WORK ITEM:
Return each entry below exactly. Skip the images.
___ MATERIAL PROVIDED
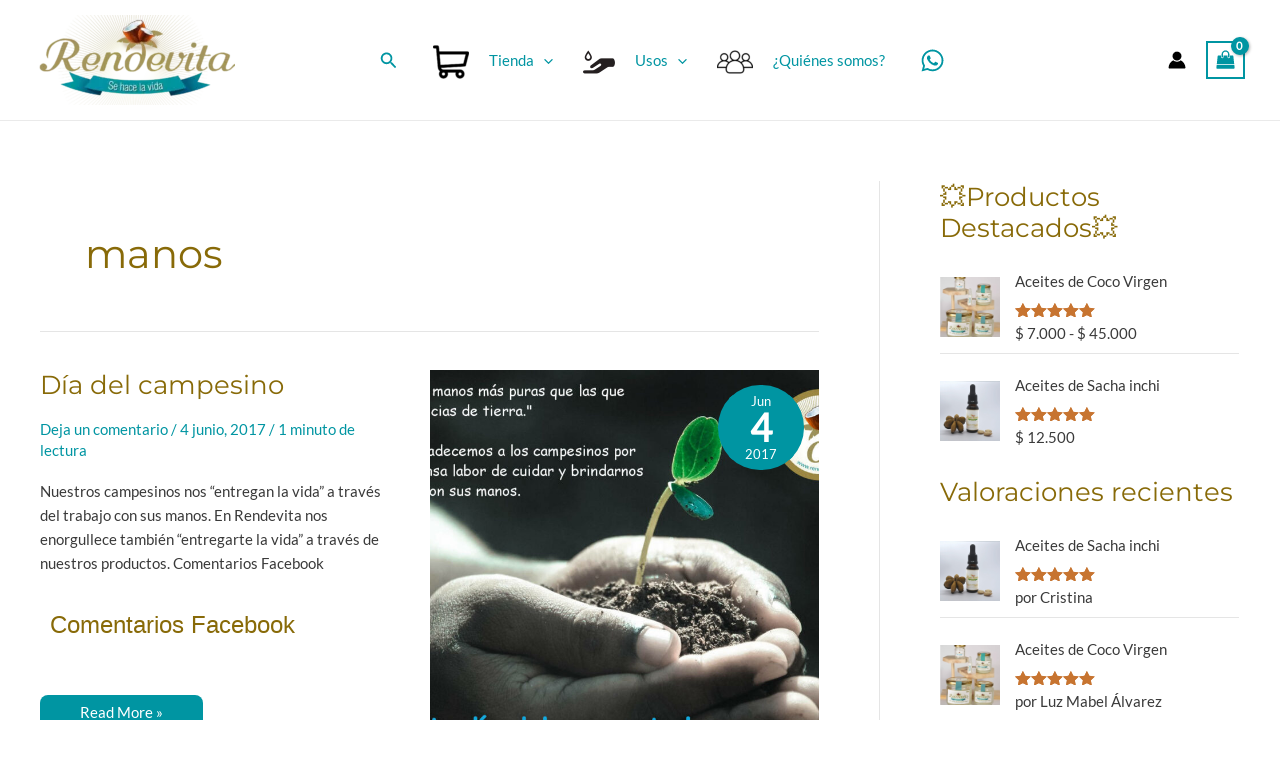

--- FILE ---
content_type: application/javascript
request_url: https://rendevita.co/wp-content/plugins/data-analytics-for-pwa/assets/pwaforwp-dafp.js?ver=1.5
body_size: 1609
content:
var browserclientDetector  = function (){
	var browserClient = '';

	// Opera 8.0+
	var isOpera = (!!window.opr && !!opr.addons) || !!window.opera || navigator.userAgent.indexOf(' OPR/') >= 0;

	// Firefox 1.0+
	var isFirefox = typeof InstallTrigger !== 'undefined';

	// Safari 3.0+ "[object HTMLElementConstructor]" 
	var isSafari = /constructor/i.test(window.HTMLElement) || (function (p) { return p.toString() === "[object SafariRemoteNotification]"; })(!window['safari'] || (typeof safari !== 'undefined' && safari.pushNotification));

	// Internet Explorer 6-11
	var isIE = /*@cc_on!@*/false || !!document.documentMode;

	// Edge 20+
	var isEdge = !isIE && !!window.StyleMedia;

	// Chrome 1 - 71
	var isChrome = !!window.chrome && (!!window.chrome.webstore || !!window.chrome.runtime);

	// Blink engine detection
	var isBlink = (isChrome || isOpera) && !!window.CSS;


	if(navigator.userAgent.match('CriOS')){
		browserClient = 'Chrome ios';
		return browserClient;
	}
	var isSafari = !!navigator.userAgent.match(/Version\/[\d\.]+.*Safari/);
	var iOS = /iPad|iPhone|iPod/.test(navigator.userAgent) && !window.MSStream;
	if (isSafari && iOS) {
		browserClient = 'Safari ios';
		return browserClient;
	} else if(isSafari) {
		browserClient = 'Safari';
		return browserClient;
	}else if(isFirefox){
		browserClient = 'Firefox';
		return browserClient;
	}else if(isChrome){
		browserClient = 'Chrome';
		return browserClient;
	}else if(isOpera){
		browserClient = 'Opera';
		return browserClient;
	}else if(isIE ){
		browserClient = 'IE';
		return browserClient;
	}else if(isEdge ){
		browserClient = 'Edge';
		return browserClient;
	}else if( isBlink ){
		browserClient = 'Blink';
		return browserClient;
	}


}

var pwaforwpGetOS = function() {
  var userAgent = window.navigator.userAgent,
      platform = window.navigator.platform,
      macosPlatforms = ['Macintosh', 'MacIntel', 'MacPPC', 'Mac68K'],
      windowsPlatforms = ['Win32', 'Win64', 'Windows', 'WinCE'],
      iosPlatforms = ['iPhone', 'iPad', 'iPod'],
      os = null;

  if (macosPlatforms.indexOf(platform) !== -1) {
    os = 'Mac OS';
  } else if (iosPlatforms.indexOf(platform) !== -1) {
    os = 'iOS';
  } else if (windowsPlatforms.indexOf(platform) !== -1) {
    os = 'Windows';
  } else if (/Android/.test(userAgent)) {
    os = 'Android';
  } else if (!os && /Linux/.test(platform)) {
    os = 'Linux';
  }

  return os;
}

var addReportdata = function(params){
	var http = new XMLHttpRequest();
	var url = PWAforwpdafpData.ajax_url;
	var params = params;
	http.open('POST', url, true);

	//Send the proper header information along with the request
	http.setRequestHeader('Content-type', 'application/x-www-form-urlencoded');

	http.onreadystatechange = function() {//Call a function when the state changes.
	    if(http.readyState == 4 && http.status == 200) {
	        console.log(http.responseText);
	    }
	}
	http.send(params);
}

function getCookie(cname) {
  var name = cname + "=";
  var decodedCookie = decodeURIComponent(document.cookie);
  var ca = decodedCookie.split(';');
  for(var i = 0; i <ca.length; i++) {
    var c = ca[i];
    while (c.charAt(0) == ' ') {
      c = c.substring(1);
    }
    if (c.indexOf(name) == 0) {
      return c.substring(name.length, c.length);
    }
  }
  return "";
}



//(function($){
	if (window.matchMedia('(display-mode: standalone)').matches) {
		console.log('display-mode is standalone');
		var callCounting = true;
		if(getCookie('pwaforwp_app_installed')=='hurray'){
			callCounting = false;
		}else if( localStorage.getItem("pwaforwp_app_installed")=='hurray' ){
			callCounting = false;
		}
		if( callCounting ){
			var networkclient = browserclientDetector();
			var Osname = pwaforwpGetOS();
			var params = 'networkclient='+networkclient+'&os='+Osname+'&action=pwaforwp_dafp_action_call&csrf='+PWAforwpdafpData.nonce_csrf;
			addReportdata(params);
			localStorage.setItem("pwaforwp_app_installed", "hurray");
			document.cookie = "pwaforwp_app_installed=hurray;";
		}
	}
	if (window.navigator.standalone === true) {
		console.log('IOS Sfari runs display-mode is standalone');
		var callCounting = true;
		if(getCookie('pwaforwp_app_installed')=='hurray'){
			callCounting = false;
		}else if( localStorage.getItem("pwaforwp_app_installed")=='hurray' ){
			callCounting = false;
		}
		if( callCounting ){
		  	var networkclient = browserclientDetector();
			var Osname = pwaforwpGetOS();
			var params = 'networkclient='+networkclient+'&os='+Osname+'&action=pwaforwp_dafp_action_call&csrf='+PWAforwpdafpData.nonce_csrf;
			addReportdata(params);
			localStorage.setItem("pwaforwp_app_installed", "hurray");
			document.cookie = "pwaforwp_app_installed=hurray;";
		}
	}
//});

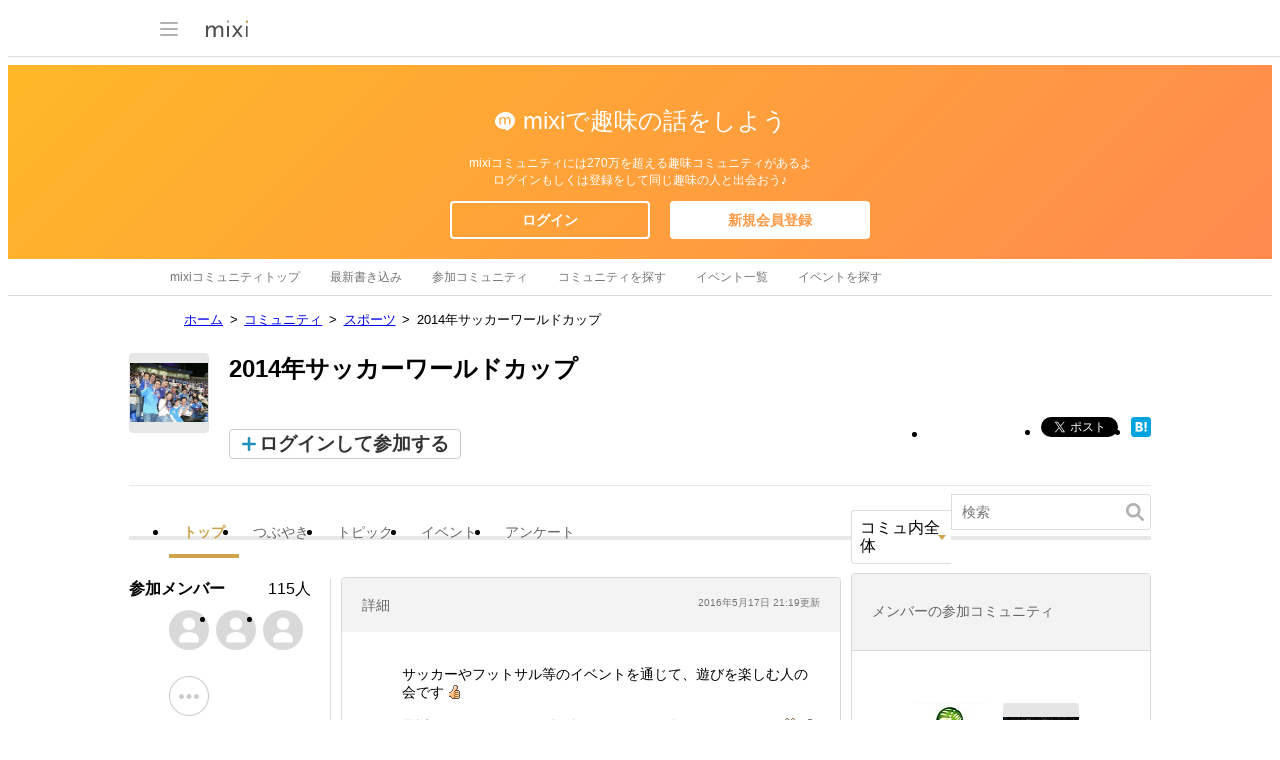

--- FILE ---
content_type: text/html; charset=utf-8
request_url: https://www.google.com/recaptcha/api2/aframe
body_size: 267
content:
<!DOCTYPE HTML><html><head><meta http-equiv="content-type" content="text/html; charset=UTF-8"></head><body><script nonce="8RAl450TkZ3og_MBh0qm-A">/** Anti-fraud and anti-abuse applications only. See google.com/recaptcha */ try{var clients={'sodar':'https://pagead2.googlesyndication.com/pagead/sodar?'};window.addEventListener("message",function(a){try{if(a.source===window.parent){var b=JSON.parse(a.data);var c=clients[b['id']];if(c){var d=document.createElement('img');d.src=c+b['params']+'&rc='+(localStorage.getItem("rc::a")?sessionStorage.getItem("rc::b"):"");window.document.body.appendChild(d);sessionStorage.setItem("rc::e",parseInt(sessionStorage.getItem("rc::e")||0)+1);localStorage.setItem("rc::h",'1769065935730');}}}catch(b){}});window.parent.postMessage("_grecaptcha_ready", "*");}catch(b){}</script></body></html>

--- FILE ---
content_type: application/javascript; charset=utf-8
request_url: https://fundingchoicesmessages.google.com/f/AGSKWxXrIRrc3s2wbqg-kDf_ZiAKt6uHPZPEWgcWnVtPvDboKkXqOnabqzCObMVzM-riWeYC_TYuWjYcMg7OqZYAEI1QKP9I-60APEcYwRJL-IK6Sz4mPqV1s0M41zCXGcueuADz7tdT6KFUh3i4uIa2CbBbbDPU38R0OYxVwBtJllJHPdjBlSF7nj7VPu-X/_/ad-openx./ads/a.-728x90./adblockdetection./topads.
body_size: -1288
content:
window['2b2dcead-423a-4ea1-8c0b-f72eebebac53'] = true;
______
TASK ANSWER:
--- FILE ---
content_type: application/javascript
request_url: https://rendevita.co/wp-content/plugins/data-analytics-for-pwa/assets/pwaforwp-dafp.js?ver=1.5
body_size: 1609
content:
var browserclientDetector  = function (){
	var browserClient = '';

	// Opera 8.0+
	var isOpera = (!!window.opr && !!opr.addons) || !!window.opera || navigator.userAgent.indexOf(' OPR/') >= 0;

	// Firefox 1.0+
	var isFirefox = typeof InstallTrigger !== 'undefined';

	// Safari 3.0+ "[object HTMLElementConstructor]" 
	var isSafari = /constructor/i.test(window.HTMLElement) || (function (p) { return p.toString() === "[object SafariRemoteNotification]"; })(!window['safari'] || (typeof safari !== 'undefined' && safari.pushNotification));

	// Internet Explorer 6-11
	var isIE = /*@cc_on!@*/false || !!document.documentMode;

	// Edge 20+
	var isEdge = !isIE && !!window.StyleMedia;

	// Chrome 1 - 71
	var isChrome = !!window.chrome && (!!window.chrome.webstore || !!window.chrome.runtime);

	// Blink engine detection
	var isBlink = (isChrome || isOpera) && !!window.CSS;


	if(navigator.userAgent.match('CriOS')){
		browserClient = 'Chrome ios';
		return browserClient;
	}
	var isSafari = !!navigator.userAgent.match(/Version\/[\d\.]+.*Safari/);
	var iOS = /iPad|iPhone|iPod/.test(navigator.userAgent) && !window.MSStream;
	if (isSafari && iOS) {
		browserClient = 'Safari ios';
		return browserClient;
	} else if(isSafari) {
		browserClient = 'Safari';
		return browserClient;
	}else if(isFirefox){
		browserClient = 'Firefox';
		return browserClient;
	}else if(isChrome){
		browserClient = 'Chrome';
		return browserClient;
	}else if(isOpera){
		browserClient = 'Opera';
		return browserClient;
	}else if(isIE ){
		browserClient = 'IE';
		return browserClient;
	}else if(isEdge ){
		browserClient = 'Edge';
		return browserClient;
	}else if( isBlink ){
		browserClient = 'Blink';
		return browserClient;
	}


}

var pwaforwpGetOS = function() {
  var userAgent = window.navigator.userAgent,
      platform = window.navigator.platform,
      macosPlatforms = ['Macintosh', 'MacIntel', 'MacPPC', 'Mac68K'],
      windowsPlatforms = ['Win32', 'Win64', 'Windows', 'WinCE'],
      iosPlatforms = ['iPhone', 'iPad', 'iPod'],
      os = null;

  if (macosPlatforms.indexOf(platform) !== -1) {
    os = 'Mac OS';
  } else if (iosPlatforms.indexOf(platform) !== -1) {
    os = 'iOS';
  } else if (windowsPlatforms.indexOf(platform) !== -1) {
    os = 'Windows';
  } else if (/Android/.test(userAgent)) {
    os = 'Android';
  } else if (!os && /Linux/.test(platform)) {
    os = 'Linux';
  }

  return os;
}

var addReportdata = function(params){
	var http = new XMLHttpRequest();
	var url = PWAforwpdafpData.ajax_url;
	var params = params;
	http.open('POST', url, true);

	//Send the proper header information along with the request
	http.setRequestHeader('Content-type', 'application/x-www-form-urlencoded');

	http.onreadystatechange = function() {//Call a function when the state changes.
	    if(http.readyState == 4 && http.status == 200) {
	        console.log(http.responseText);
	    }
	}
	http.send(params);
}

function getCookie(cname) {
  var name = cname + "=";
  var decodedCookie = decodeURIComponent(document.cookie);
  var ca = decodedCookie.split(';');
  for(var i = 0; i <ca.length; i++) {
    var c = ca[i];
    while (c.charAt(0) == ' ') {
      c = c.substring(1);
    }
    if (c.indexOf(name) == 0) {
      return c.substring(name.length, c.length);
    }
  }
  return "";
}



//(function($){
	if (window.matchMedia('(display-mode: standalone)').matches) {
		console.log('display-mode is standalone');
		var callCounting = true;
		if(getCookie('pwaforwp_app_installed')=='hurray'){
			callCounting = false;
		}else if( localStorage.getItem("pwaforwp_app_installed")=='hurray' ){
			callCounting = false;
		}
		if( callCounting ){
			var networkclient = browserclientDetector();
			var Osname = pwaforwpGetOS();
			var params = 'networkclient='+networkclient+'&os='+Osname+'&action=pwaforwp_dafp_action_call&csrf='+PWAforwpdafpData.nonce_csrf;
			addReportdata(params);
			localStorage.setItem("pwaforwp_app_installed", "hurray");
			document.cookie = "pwaforwp_app_installed=hurray;";
		}
	}
	if (window.navigator.standalone === true) {
		console.log('IOS Sfari runs display-mode is standalone');
		var callCounting = true;
		if(getCookie('pwaforwp_app_installed')=='hurray'){
			callCounting = false;
		}else if( localStorage.getItem("pwaforwp_app_installed")=='hurray' ){
			callCounting = false;
		}
		if( callCounting ){
		  	var networkclient = browserclientDetector();
			var Osname = pwaforwpGetOS();
			var params = 'networkclient='+networkclient+'&os='+Osname+'&action=pwaforwp_dafp_action_call&csrf='+PWAforwpdafpData.nonce_csrf;
			addReportdata(params);
			localStorage.setItem("pwaforwp_app_installed", "hurray");
			document.cookie = "pwaforwp_app_installed=hurray;";
		}
	}
//});


--- FILE ---
content_type: text/html; charset=utf-8
request_url: https://www.google.com/recaptcha/api2/aframe
body_size: 267
content:
<!DOCTYPE HTML><html><head><meta http-equiv="content-type" content="text/html; charset=UTF-8"></head><body><script nonce="8RAl450TkZ3og_MBh0qm-A">/** Anti-fraud and anti-abuse applications only. See google.com/recaptcha */ try{var clients={'sodar':'https://pagead2.googlesyndication.com/pagead/sodar?'};window.addEventListener("message",function(a){try{if(a.source===window.parent){var b=JSON.parse(a.data);var c=clients[b['id']];if(c){var d=document.createElement('img');d.src=c+b['params']+'&rc='+(localStorage.getItem("rc::a")?sessionStorage.getItem("rc::b"):"");window.document.body.appendChild(d);sessionStorage.setItem("rc::e",parseInt(sessionStorage.getItem("rc::e")||0)+1);localStorage.setItem("rc::h",'1769065935730');}}}catch(b){}});window.parent.postMessage("_grecaptcha_ready", "*");}catch(b){}</script></body></html>

--- FILE ---
content_type: application/javascript; charset=utf-8
request_url: https://fundingchoicesmessages.google.com/f/AGSKWxXrIRrc3s2wbqg-kDf_ZiAKt6uHPZPEWgcWnVtPvDboKkXqOnabqzCObMVzM-riWeYC_TYuWjYcMg7OqZYAEI1QKP9I-60APEcYwRJL-IK6Sz4mPqV1s0M41zCXGcueuADz7tdT6KFUh3i4uIa2CbBbbDPU38R0OYxVwBtJllJHPdjBlSF7nj7VPu-X/_/ad-openx./ads/a.-728x90./adblockdetection./topads.
body_size: -1288
content:
window['2b2dcead-423a-4ea1-8c0b-f72eebebac53'] = true;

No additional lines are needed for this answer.